◆ **Problem description**
Write out every one of the records below word for word, and leave the pictures out of your answer.

--------------------

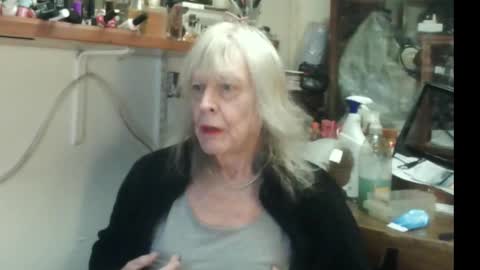 Snapshot of smurfingo99 chatting on 02-20-26, 05:26 mish online show from 02-20-26, 05:26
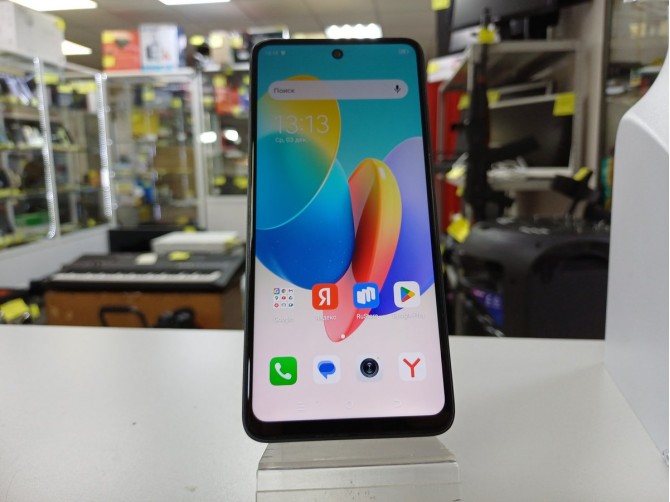 Мобильный телефон TECNO, Spark Go 2024, 3/64GB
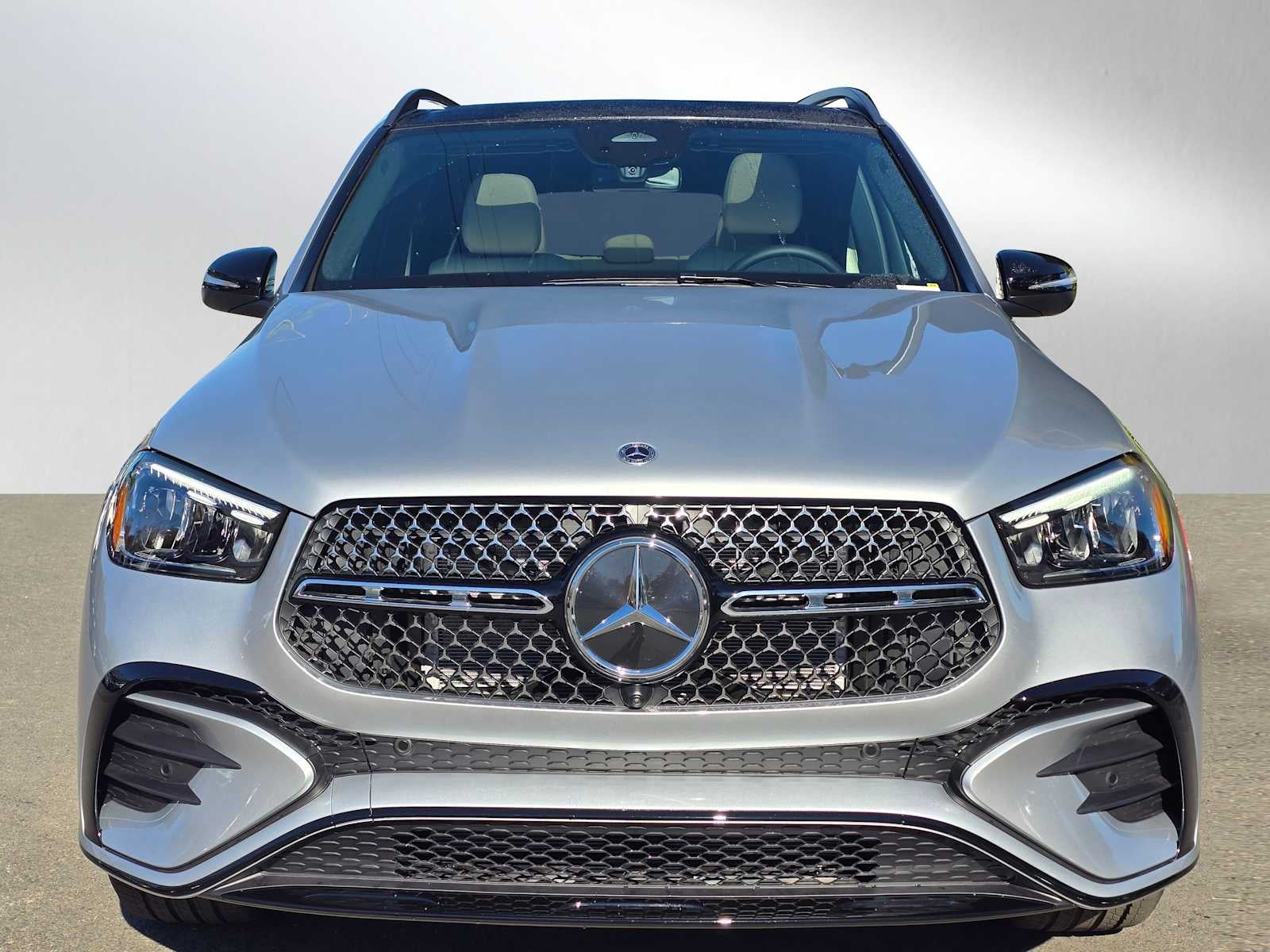 2026 Mercedes-Benz GLE 350 4MATIC® SUV
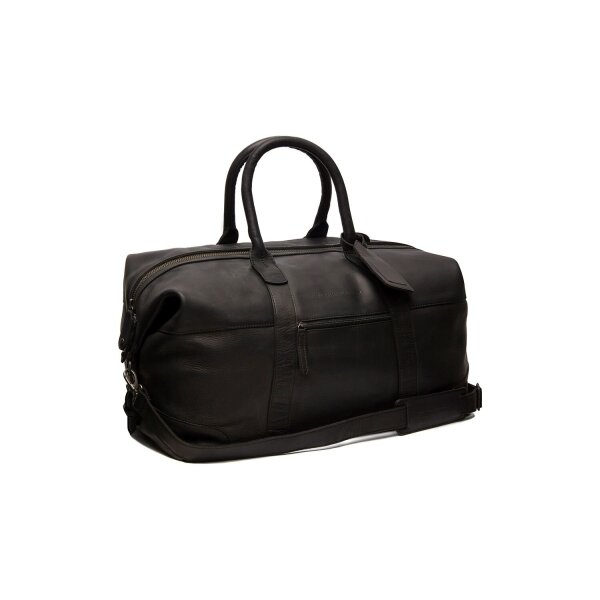 The Chesterfield Brand Portsmouth Reisetasche Travelbag   29 Black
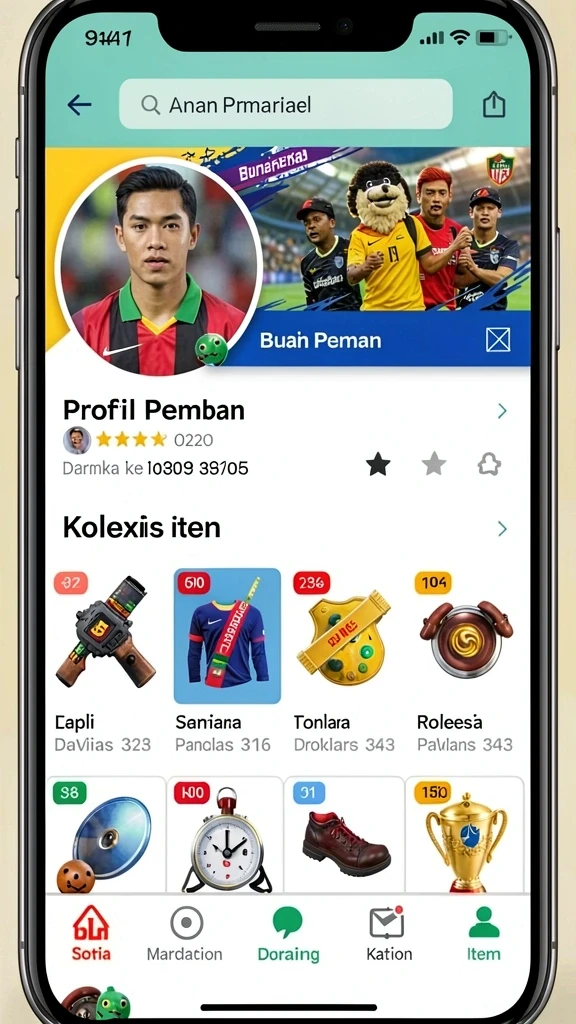 Screenshot mabar88 nomor 1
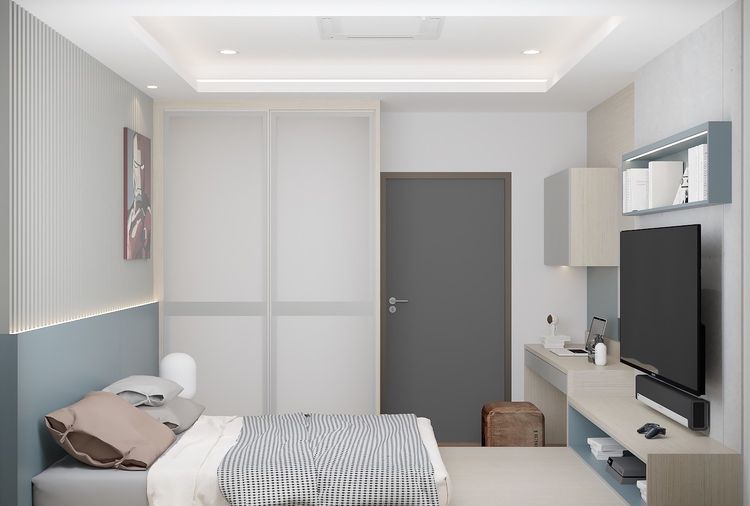 ภาพแบบบ้าน-บ้านแฝดสองชั้น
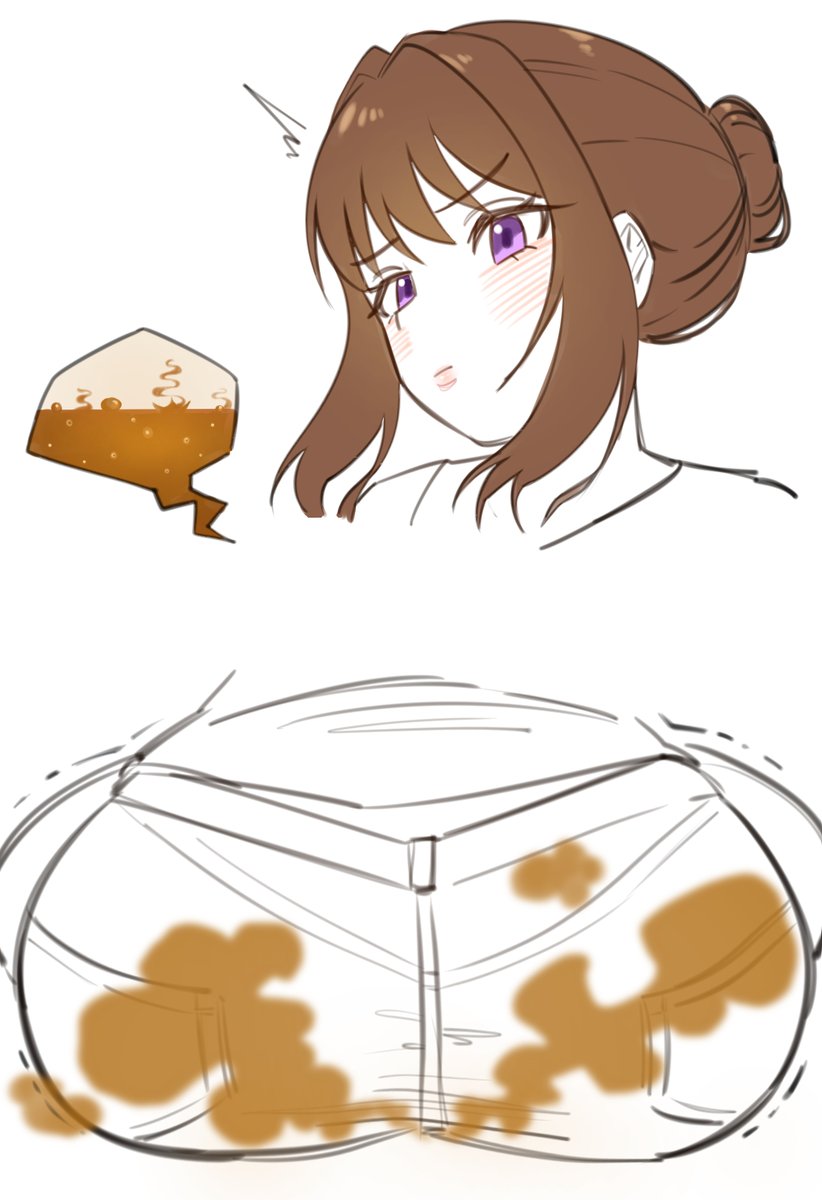 ragi_fart's tweet photo. pixiv request https://t.co/hEkHYQZYSL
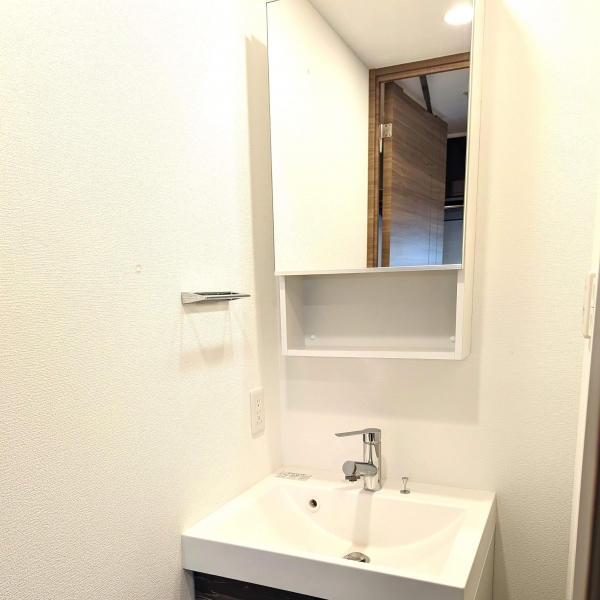 うめきた(1373030)　洗面台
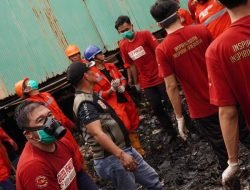 Aksi Appatasa Bersihkan 18 Ton Sampah di Kawasan Pesisir Makassar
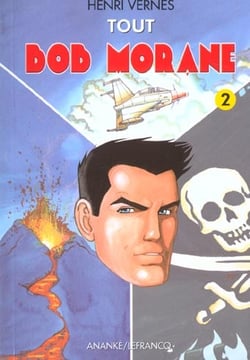 Tout bob morane t.2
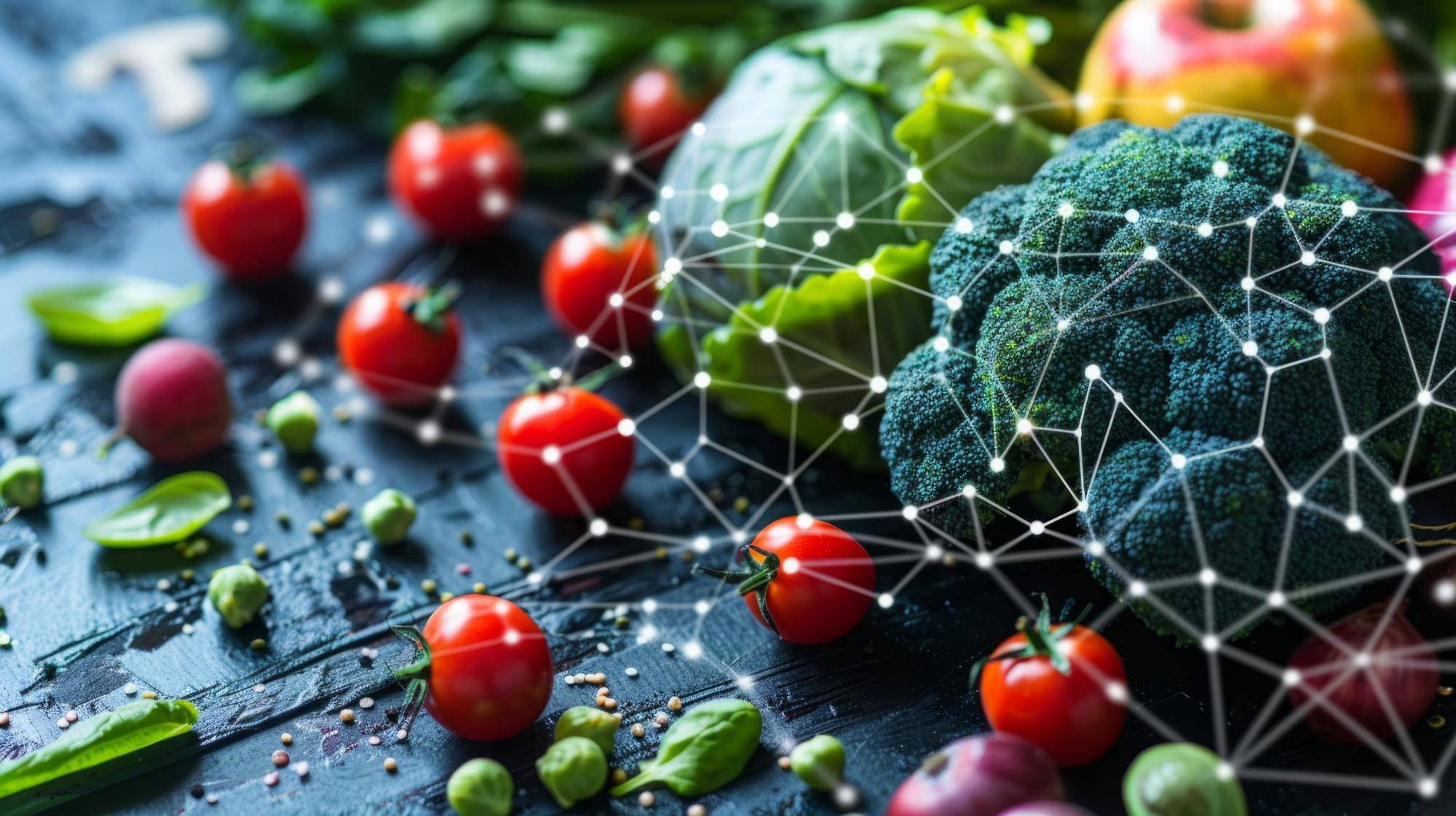 GDO'lu Ürünler Nedir? Bilim, Risk ve Etiket Rehberi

--------------------

◆ **Response to the exercise**
 Snapshot of smurfingo99 chatting on 02-20-26, 05:26 mish online show from 02-20-26, 05:26
 Мобильный телефон TECNO, Spark Go 2024, 3/64GB
 2026 Mercedes-Benz GLE 350 4MATIC® SUV
 The Chesterfield Brand Portsmouth Reisetasche Travelbag   29 Black
 Screenshot mabar88 nomor 1
 ภาพแบบบ้าน-บ้านแฝดสองชั้น
 ragi_fart's tweet photo. pixiv request https://t.co/hEkHYQZYSL
 うめきた(1373030)　洗面台
 Aksi Appatasa Bersihkan 18 Ton Sampah di Kawasan Pesisir Makassar
 Tout bob morane t.2
 GDO'lu Ürünler Nedir? Bilim, Risk ve Etiket Rehberi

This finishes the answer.